_Kurze Aufgabe_
Bearbeite bitte die folgende Auflistung: Ersetze überall „construction crane“ durch „tower crane“ und lass alles andere unverändert.

_Vorliegende Auflistung_
———

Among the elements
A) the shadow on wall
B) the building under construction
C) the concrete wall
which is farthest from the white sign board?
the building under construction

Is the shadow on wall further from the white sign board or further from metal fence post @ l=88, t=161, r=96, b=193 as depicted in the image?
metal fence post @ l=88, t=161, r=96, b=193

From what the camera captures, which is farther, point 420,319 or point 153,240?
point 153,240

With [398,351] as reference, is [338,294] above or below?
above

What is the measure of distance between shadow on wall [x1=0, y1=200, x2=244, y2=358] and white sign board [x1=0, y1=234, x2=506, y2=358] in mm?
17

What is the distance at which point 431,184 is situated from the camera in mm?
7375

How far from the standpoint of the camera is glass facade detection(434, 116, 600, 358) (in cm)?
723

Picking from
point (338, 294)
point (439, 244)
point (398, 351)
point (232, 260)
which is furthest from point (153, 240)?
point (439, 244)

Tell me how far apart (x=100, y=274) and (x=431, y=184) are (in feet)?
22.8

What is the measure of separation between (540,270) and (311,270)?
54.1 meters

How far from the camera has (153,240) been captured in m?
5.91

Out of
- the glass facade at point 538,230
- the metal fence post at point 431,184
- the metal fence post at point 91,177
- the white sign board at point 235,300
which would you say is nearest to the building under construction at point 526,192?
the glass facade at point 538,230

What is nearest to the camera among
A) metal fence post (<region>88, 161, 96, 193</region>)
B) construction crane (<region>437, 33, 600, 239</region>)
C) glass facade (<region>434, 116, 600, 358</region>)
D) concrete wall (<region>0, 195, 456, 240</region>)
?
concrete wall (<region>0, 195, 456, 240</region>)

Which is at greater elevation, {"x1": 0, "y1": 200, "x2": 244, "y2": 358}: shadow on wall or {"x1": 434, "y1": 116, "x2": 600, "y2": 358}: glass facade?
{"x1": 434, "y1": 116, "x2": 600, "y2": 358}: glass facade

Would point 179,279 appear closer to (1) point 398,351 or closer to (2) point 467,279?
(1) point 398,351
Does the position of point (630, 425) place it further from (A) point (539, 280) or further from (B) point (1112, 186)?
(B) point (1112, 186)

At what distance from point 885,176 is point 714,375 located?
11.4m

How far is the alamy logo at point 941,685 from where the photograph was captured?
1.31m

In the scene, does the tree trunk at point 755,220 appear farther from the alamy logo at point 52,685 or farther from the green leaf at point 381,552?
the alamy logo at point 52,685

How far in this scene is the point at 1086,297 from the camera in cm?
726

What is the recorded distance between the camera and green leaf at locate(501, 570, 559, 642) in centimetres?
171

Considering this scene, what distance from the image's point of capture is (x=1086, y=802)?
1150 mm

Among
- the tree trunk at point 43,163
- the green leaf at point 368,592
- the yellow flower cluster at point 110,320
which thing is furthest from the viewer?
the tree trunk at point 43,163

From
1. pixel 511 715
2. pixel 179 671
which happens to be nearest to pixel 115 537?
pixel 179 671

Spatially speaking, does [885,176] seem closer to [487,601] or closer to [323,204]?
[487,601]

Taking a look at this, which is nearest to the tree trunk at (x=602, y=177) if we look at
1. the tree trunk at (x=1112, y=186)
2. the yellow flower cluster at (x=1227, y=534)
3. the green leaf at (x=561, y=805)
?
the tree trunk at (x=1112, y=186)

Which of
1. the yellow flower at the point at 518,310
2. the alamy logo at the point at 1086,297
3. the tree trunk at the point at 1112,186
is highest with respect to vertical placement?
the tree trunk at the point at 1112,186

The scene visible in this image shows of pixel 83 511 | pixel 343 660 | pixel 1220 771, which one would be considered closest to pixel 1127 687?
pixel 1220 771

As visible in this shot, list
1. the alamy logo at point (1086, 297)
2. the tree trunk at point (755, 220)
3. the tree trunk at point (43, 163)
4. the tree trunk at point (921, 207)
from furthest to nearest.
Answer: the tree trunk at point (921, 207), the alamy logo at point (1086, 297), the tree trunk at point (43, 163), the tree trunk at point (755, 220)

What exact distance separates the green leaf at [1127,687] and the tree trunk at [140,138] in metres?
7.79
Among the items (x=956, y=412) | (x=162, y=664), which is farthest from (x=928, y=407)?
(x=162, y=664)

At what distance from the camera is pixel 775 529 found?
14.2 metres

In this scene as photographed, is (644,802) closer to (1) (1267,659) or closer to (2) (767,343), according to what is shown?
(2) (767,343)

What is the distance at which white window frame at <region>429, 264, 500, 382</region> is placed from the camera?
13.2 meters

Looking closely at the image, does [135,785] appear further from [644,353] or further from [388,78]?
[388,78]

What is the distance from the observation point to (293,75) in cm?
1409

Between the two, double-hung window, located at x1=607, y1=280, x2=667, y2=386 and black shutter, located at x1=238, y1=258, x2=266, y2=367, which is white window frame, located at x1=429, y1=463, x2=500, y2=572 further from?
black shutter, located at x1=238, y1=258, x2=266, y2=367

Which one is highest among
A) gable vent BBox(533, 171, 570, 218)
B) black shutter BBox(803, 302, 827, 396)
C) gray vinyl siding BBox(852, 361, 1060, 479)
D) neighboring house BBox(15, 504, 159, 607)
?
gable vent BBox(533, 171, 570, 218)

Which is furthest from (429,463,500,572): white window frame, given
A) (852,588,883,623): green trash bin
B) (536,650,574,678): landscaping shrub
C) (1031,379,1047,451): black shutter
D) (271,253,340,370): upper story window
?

———

_Schriftliche Lösung_
Among the elements
A) the shadow on wall
B) the building under construction
C) the concrete wall
which is farthest from the white sign board?
the building under construction

Is the shadow on wall further from the white sign board or further from metal fence post @ l=88, t=161, r=96, b=193 as depicted in the image?
metal fence post @ l=88, t=161, r=96, b=193

From what the camera captures, which is farther, point 420,319 or point 153,240?
point 153,240

With [398,351] as reference, is [338,294] above or below?
above

What is the measure of distance between shadow on wall [x1=0, y1=200, x2=244, y2=358] and white sign board [x1=0, y1=234, x2=506, y2=358] in mm?
17

What is the distance at which point 431,184 is situated from the camera in mm?
7375

How far from the standpoint of the camera is glass facade detection(434, 116, 600, 358) (in cm)?
723

Picking from
point (338, 294)
point (439, 244)
point (398, 351)
point (232, 260)
which is furthest from point (153, 240)?
point (439, 244)

Tell me how far apart (x=100, y=274) and (x=431, y=184) are (in feet)?
22.8

What is the measure of separation between (540,270) and (311,270)?
54.1 meters

How far from the camera has (153,240) been captured in m?
5.91

Out of
- the glass facade at point 538,230
- the metal fence post at point 431,184
- the metal fence post at point 91,177
- the white sign board at point 235,300
which would you say is nearest to the building under construction at point 526,192?
the glass facade at point 538,230

What is nearest to the camera among
A) metal fence post (<region>88, 161, 96, 193</region>)
B) tower crane (<region>437, 33, 600, 239</region>)
C) glass facade (<region>434, 116, 600, 358</region>)
D) concrete wall (<region>0, 195, 456, 240</region>)
?
concrete wall (<region>0, 195, 456, 240</region>)

Which is at greater elevation, {"x1": 0, "y1": 200, "x2": 244, "y2": 358}: shadow on wall or {"x1": 434, "y1": 116, "x2": 600, "y2": 358}: glass facade?
{"x1": 434, "y1": 116, "x2": 600, "y2": 358}: glass facade

Would point 179,279 appear closer to (1) point 398,351 or closer to (2) point 467,279?
(1) point 398,351
Does the position of point (630, 425) place it further from (A) point (539, 280) or further from (B) point (1112, 186)?
(B) point (1112, 186)

At what distance from point 885,176 is point 714,375 located?
11.4m

How far is the alamy logo at point 941,685 from where the photograph was captured?
1.31m

In the scene, does the tree trunk at point 755,220 appear farther from the alamy logo at point 52,685 or farther from the green leaf at point 381,552?
the alamy logo at point 52,685

How far in this scene is the point at 1086,297 from the camera in cm?
726

What is the recorded distance between the camera and green leaf at locate(501, 570, 559, 642) in centimetres?
171

Considering this scene, what distance from the image's point of capture is (x=1086, y=802)?
1150 mm

Among
- the tree trunk at point 43,163
- the green leaf at point 368,592
- the yellow flower cluster at point 110,320
which thing is furthest from the viewer?
the tree trunk at point 43,163

From
1. pixel 511 715
2. pixel 179 671
which happens to be nearest to pixel 115 537?
pixel 179 671

Spatially speaking, does [885,176] seem closer to [487,601] or closer to [323,204]?
[487,601]

Taking a look at this, which is nearest to the tree trunk at (x=602, y=177) if we look at
1. the tree trunk at (x=1112, y=186)
2. the yellow flower cluster at (x=1227, y=534)
3. the green leaf at (x=561, y=805)
?
the tree trunk at (x=1112, y=186)

Which of
1. the yellow flower at the point at 518,310
2. the alamy logo at the point at 1086,297
3. the tree trunk at the point at 1112,186
is highest with respect to vertical placement?
the tree trunk at the point at 1112,186

The scene visible in this image shows of pixel 83 511 | pixel 343 660 | pixel 1220 771, which one would be considered closest to pixel 1127 687?
pixel 1220 771

As visible in this shot, list
1. the alamy logo at point (1086, 297)
2. the tree trunk at point (755, 220)
3. the tree trunk at point (43, 163)
4. the tree trunk at point (921, 207)
from furthest to nearest.
Answer: the tree trunk at point (921, 207), the alamy logo at point (1086, 297), the tree trunk at point (43, 163), the tree trunk at point (755, 220)

What exact distance separates the green leaf at [1127,687] and the tree trunk at [140,138] in metres?
7.79
Among the items (x=956, y=412) | (x=162, y=664), which is farthest from (x=928, y=407)?
(x=162, y=664)

At what distance from the camera is pixel 775 529 found?
14.2 metres

In this scene as photographed, is (644,802) closer to (1) (1267,659) or closer to (2) (767,343), according to what is shown?
(2) (767,343)

What is the distance at which white window frame at <region>429, 264, 500, 382</region> is placed from the camera?
13.2 meters

Looking closely at the image, does [135,785] appear further from [644,353] or further from [388,78]?
[388,78]

What is the distance from the observation point to (293,75) in cm?
1409

Between the two, double-hung window, located at x1=607, y1=280, x2=667, y2=386 and black shutter, located at x1=238, y1=258, x2=266, y2=367, which is white window frame, located at x1=429, y1=463, x2=500, y2=572 further from?
black shutter, located at x1=238, y1=258, x2=266, y2=367

Which one is highest among
A) gable vent BBox(533, 171, 570, 218)
B) black shutter BBox(803, 302, 827, 396)
C) gray vinyl siding BBox(852, 361, 1060, 479)
D) neighboring house BBox(15, 504, 159, 607)
?
gable vent BBox(533, 171, 570, 218)

Which is furthest from (429,463,500,572): white window frame, given
A) (852,588,883,623): green trash bin
B) (536,650,574,678): landscaping shrub
C) (1031,379,1047,451): black shutter
D) (271,253,340,370): upper story window
?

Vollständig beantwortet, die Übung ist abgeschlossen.